** start GIVEN RECORDS **
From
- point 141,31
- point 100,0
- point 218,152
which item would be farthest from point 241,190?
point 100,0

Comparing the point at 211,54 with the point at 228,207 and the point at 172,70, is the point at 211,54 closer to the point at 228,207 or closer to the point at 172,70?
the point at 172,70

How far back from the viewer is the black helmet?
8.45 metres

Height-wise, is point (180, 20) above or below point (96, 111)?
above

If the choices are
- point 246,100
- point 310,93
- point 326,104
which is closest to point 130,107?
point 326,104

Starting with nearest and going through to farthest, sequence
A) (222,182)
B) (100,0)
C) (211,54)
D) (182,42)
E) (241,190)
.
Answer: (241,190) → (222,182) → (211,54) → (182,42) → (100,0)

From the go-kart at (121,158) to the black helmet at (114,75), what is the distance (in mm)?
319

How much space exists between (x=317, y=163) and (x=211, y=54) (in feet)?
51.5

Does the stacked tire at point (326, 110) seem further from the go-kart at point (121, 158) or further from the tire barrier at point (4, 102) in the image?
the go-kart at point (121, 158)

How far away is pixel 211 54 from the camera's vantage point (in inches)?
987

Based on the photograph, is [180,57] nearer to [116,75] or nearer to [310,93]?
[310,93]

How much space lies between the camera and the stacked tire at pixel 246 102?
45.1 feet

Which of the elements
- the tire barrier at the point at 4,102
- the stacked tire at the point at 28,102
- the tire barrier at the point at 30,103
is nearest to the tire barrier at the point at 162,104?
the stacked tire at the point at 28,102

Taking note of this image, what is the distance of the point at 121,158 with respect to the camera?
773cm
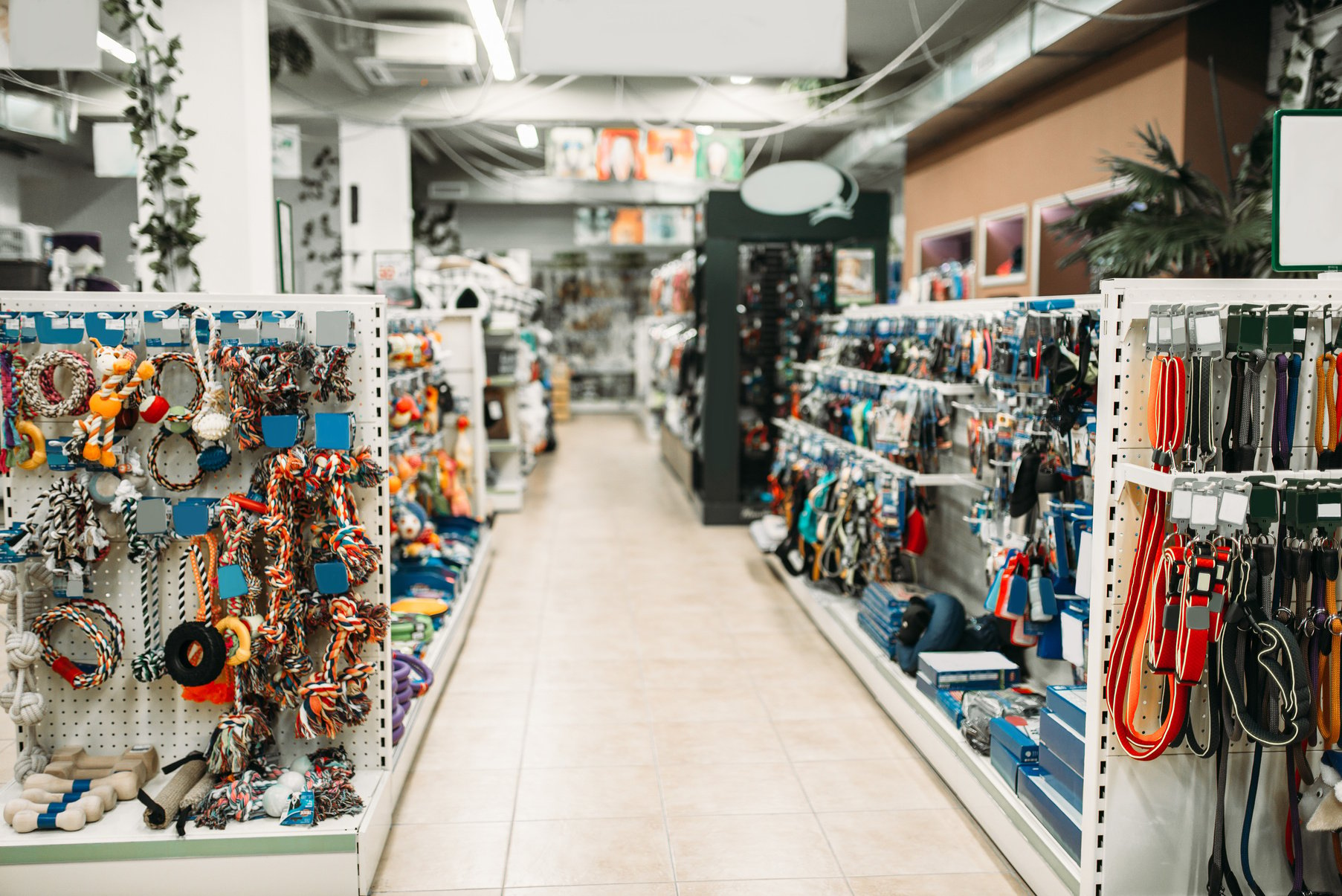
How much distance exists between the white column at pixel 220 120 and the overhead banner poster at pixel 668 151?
529 cm

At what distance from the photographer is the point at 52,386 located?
8.77ft

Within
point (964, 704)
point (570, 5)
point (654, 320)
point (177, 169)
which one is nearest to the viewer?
point (964, 704)

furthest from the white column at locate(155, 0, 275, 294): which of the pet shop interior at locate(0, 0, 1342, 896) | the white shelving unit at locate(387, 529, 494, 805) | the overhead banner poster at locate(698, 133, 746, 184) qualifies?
the overhead banner poster at locate(698, 133, 746, 184)

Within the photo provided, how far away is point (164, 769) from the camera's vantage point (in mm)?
2832

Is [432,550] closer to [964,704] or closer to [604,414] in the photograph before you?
[964,704]

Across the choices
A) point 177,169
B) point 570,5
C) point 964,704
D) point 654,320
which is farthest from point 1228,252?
point 654,320

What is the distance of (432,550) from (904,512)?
2.39 m

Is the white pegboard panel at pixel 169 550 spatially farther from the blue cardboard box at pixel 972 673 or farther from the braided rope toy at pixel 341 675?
the blue cardboard box at pixel 972 673

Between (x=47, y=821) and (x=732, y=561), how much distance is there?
478 cm

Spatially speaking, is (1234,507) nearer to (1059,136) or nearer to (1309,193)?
(1309,193)

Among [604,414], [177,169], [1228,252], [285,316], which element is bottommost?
[604,414]

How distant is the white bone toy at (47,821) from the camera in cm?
260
** end GIVEN RECORDS **
== WHAT THE TASK ASKS ==
Copy all of the lines above word for word, leaving out the pictures.

== WRITTEN RESPONSE ==
From
- point 141,31
- point 100,0
- point 218,152
which item would be farthest from point 241,190?
point 100,0

Comparing the point at 211,54 with the point at 228,207 and the point at 172,70, is the point at 211,54 closer to the point at 228,207 or closer to the point at 172,70?
the point at 172,70

How far back from the viewer is the black helmet?
8.45 metres

Height-wise, is point (180, 20) above or below point (96, 111)?
above

If the choices are
- point 246,100
- point 310,93
- point 326,104
which is closest to point 130,107?
point 326,104

Starting with nearest and going through to farthest, sequence
A) (222,182)
B) (100,0)
C) (211,54)
D) (182,42)
E) (241,190)
.
Answer: (241,190) → (222,182) → (211,54) → (182,42) → (100,0)

From the go-kart at (121,158) to the black helmet at (114,75), what is the distance (in mm)?
319

How much space exists between (x=317, y=163) and (x=211, y=54) (in feet)?
51.5

Does the stacked tire at point (326, 110) seem further from the go-kart at point (121, 158) or further from the tire barrier at point (4, 102) in the image?
the go-kart at point (121, 158)

How far away is pixel 211 54 from the camera's vantage point (in inches)?
987

Based on the photograph, is [180,57] nearer to [116,75] or nearer to [310,93]?
[310,93]

How much space lies between the camera and the stacked tire at pixel 246 102?
45.1 feet

Which of the elements
- the tire barrier at the point at 4,102
- the stacked tire at the point at 28,102
- the tire barrier at the point at 30,103
is nearest to the tire barrier at the point at 162,104?
the stacked tire at the point at 28,102

Taking note of this image, what is the distance of the point at 121,158 with respect to the camera?
773cm
How much distance exists between the white column at pixel 220 120 and the overhead banner poster at pixel 668 151?
529 cm

At what distance from the photographer is the point at 52,386 located?
8.77ft

Within
point (964, 704)
point (570, 5)
point (654, 320)
point (177, 169)
which one is nearest to the viewer?
point (964, 704)

furthest from the white column at locate(155, 0, 275, 294): which of the pet shop interior at locate(0, 0, 1342, 896) | the white shelving unit at locate(387, 529, 494, 805) | the overhead banner poster at locate(698, 133, 746, 184) qualifies?
the overhead banner poster at locate(698, 133, 746, 184)

Within the photo provided, how far away is point (164, 769) from the camera's vantage point (in mm)?
2832

Is [432,550] closer to [964,704] or closer to [604,414] in the photograph before you?
[964,704]

Across the choices
A) point 177,169
B) point 570,5
C) point 964,704
D) point 654,320
which is farthest from point 1228,252?
point 654,320

What is the distance of (432,550) from (904,512)?
2.39 m

Is the white pegboard panel at pixel 169 550 spatially farther from the blue cardboard box at pixel 972 673 or farther from the braided rope toy at pixel 341 675?
the blue cardboard box at pixel 972 673

Between (x=47, y=821) and (x=732, y=561), how much distance is there?
478 cm

Spatially speaking, is (1234,507) nearer to (1059,136) or nearer to (1309,193)?
(1309,193)

Among [604,414], [177,169], [1228,252], [285,316], which element is bottommost?
[604,414]

How distant is the white bone toy at (47,821) from the camera in cm?
260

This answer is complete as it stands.